Christian Rapp, geboren 1964, Kulturwissenschaftler und Ausstellungskurator. Lehrbeauftragter an der Universität Wien, an der Universität für angewandte Kunst und an der New Design University St. Pölten. Zahlreiche Ausstellungen und Publikationen zur Kultur- und Gesellschaftsgeschichte, Ausstellungen und Museumsprojekte im In- und Ausland. Seit Jänner 2018 wissenschaftlicher Leiter des Hauses der Geschichte im Museum Niederösterreich. Zusammen mit Hannes Leidinger hat er das Buch "Hitler - prägende Jahre" geschrieben.
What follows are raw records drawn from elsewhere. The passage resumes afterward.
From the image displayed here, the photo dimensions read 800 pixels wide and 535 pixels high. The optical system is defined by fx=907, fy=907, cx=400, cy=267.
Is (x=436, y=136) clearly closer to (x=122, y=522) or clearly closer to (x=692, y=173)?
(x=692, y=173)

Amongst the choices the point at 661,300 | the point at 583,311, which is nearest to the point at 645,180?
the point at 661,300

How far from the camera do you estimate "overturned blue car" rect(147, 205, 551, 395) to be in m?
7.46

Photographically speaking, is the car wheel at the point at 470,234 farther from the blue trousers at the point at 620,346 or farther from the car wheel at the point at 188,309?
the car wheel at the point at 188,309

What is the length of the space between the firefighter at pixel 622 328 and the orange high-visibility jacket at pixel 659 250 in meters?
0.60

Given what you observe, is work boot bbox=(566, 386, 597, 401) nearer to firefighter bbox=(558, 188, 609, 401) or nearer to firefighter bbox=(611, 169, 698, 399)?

Hannes Leidinger, geboren 1969, studierte Geschichte, Klassische Archäologie und Ur- und Frühgeschichte in Wien. Kurator von Ausstellungen, Berater von Radiosendungen und TV-Dokumentationen, Leiter von wissenschaftlichen Forschungsprojekten. Lehrtätigkeit am Institut für Zeitgeschichte der Universität Wien. Leiter der Außenstelle Wien des Ludwig Boltzmann Instituts für Kriegsfolgenforschung. Zahlreiche Publikationen. Zuletzt bei Residenz erschienen: "Habsburgs schmutziger Krieg" (2014). Zusammen mit Christian Rapp hat er das Buch "Hitler - prägende Jahre" geschrieben.